Supplied information:

□ □ □ □ □

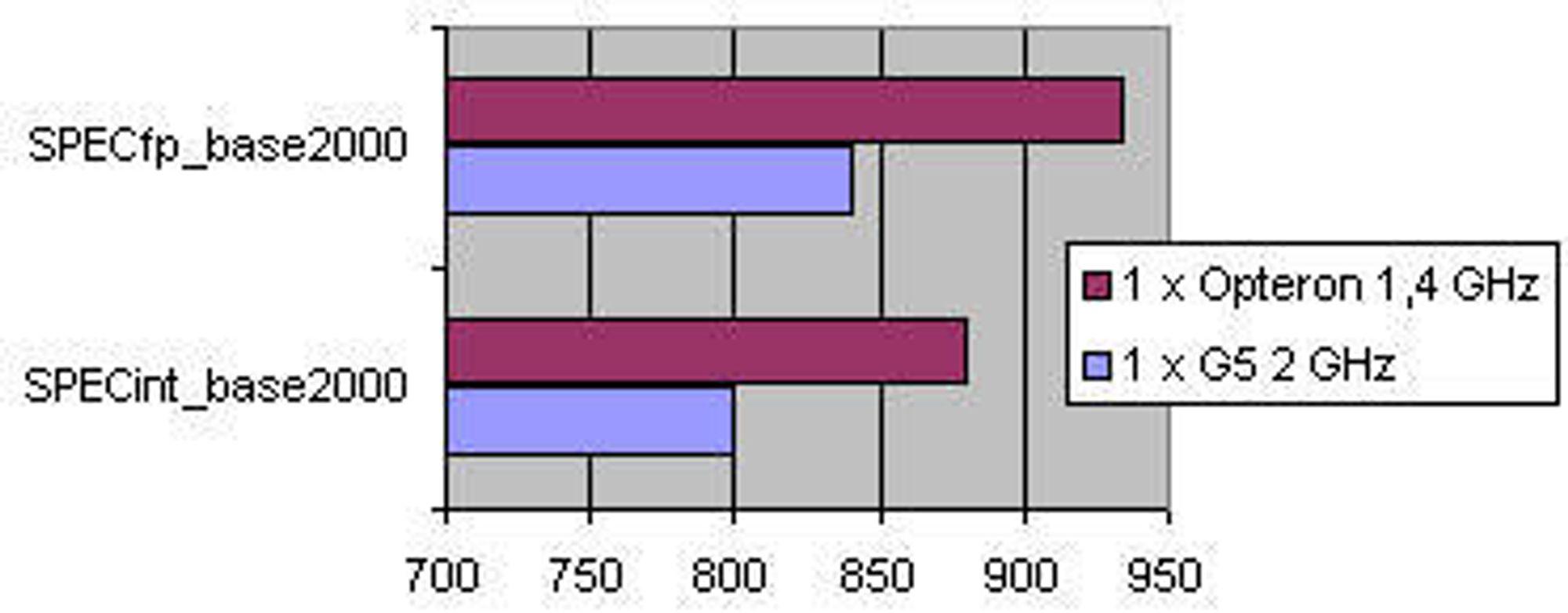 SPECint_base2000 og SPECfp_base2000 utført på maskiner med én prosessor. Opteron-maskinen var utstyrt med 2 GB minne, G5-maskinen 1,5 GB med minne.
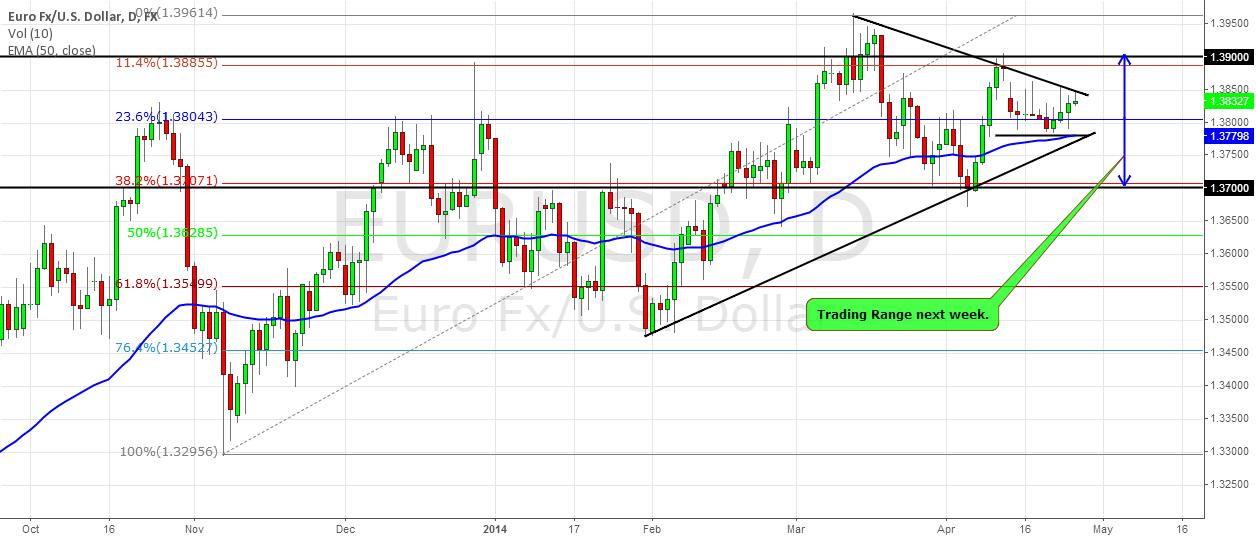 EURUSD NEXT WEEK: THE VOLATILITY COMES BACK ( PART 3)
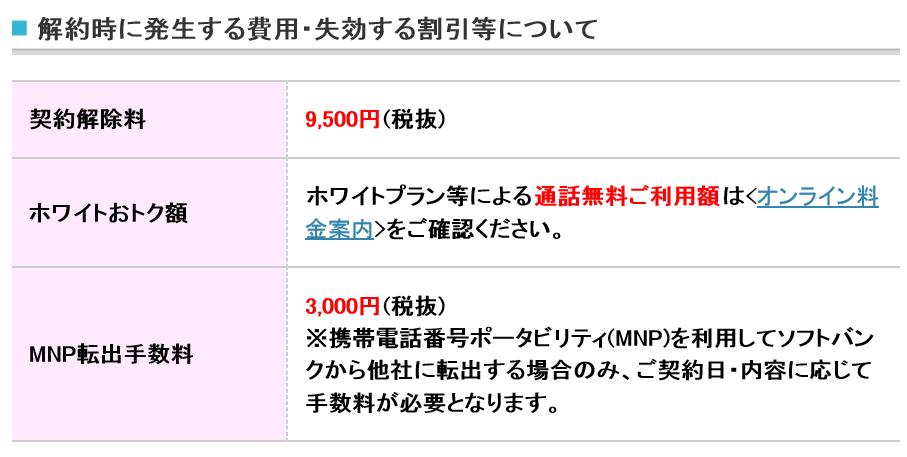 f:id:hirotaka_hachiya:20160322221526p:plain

□ □ □ □ □

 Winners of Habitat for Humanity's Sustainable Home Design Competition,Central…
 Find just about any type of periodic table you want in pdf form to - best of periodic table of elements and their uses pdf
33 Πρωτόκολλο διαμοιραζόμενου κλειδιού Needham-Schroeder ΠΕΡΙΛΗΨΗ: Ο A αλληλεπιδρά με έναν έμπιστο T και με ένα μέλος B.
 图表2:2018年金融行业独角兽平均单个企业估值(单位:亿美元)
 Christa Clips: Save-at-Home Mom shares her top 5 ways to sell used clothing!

□ □ □ □ □

Exercise directions:
Go to the line in the material above that contains "Find just about" and copy exactly from there through the line that contains "Christa Clips: Save-at-Home", stopping after it.

Written solution:
 Find just about any type of periodic table you want in pdf form to - best of periodic table of elements and their uses pdf
33 Πρωτόκολλο διαμοιραζόμενου κλειδιού Needham-Schroeder ΠΕΡΙΛΗΨΗ: Ο A αλληλεπιδρά με έναν έμπιστο T και με ένα μέλος B.
 图表2:2018年金融行业独角兽平均单个企业估值(单位:亿美元)
 Christa Clips: Save-at-Home Mom shares her top 5 ways to sell used clothing!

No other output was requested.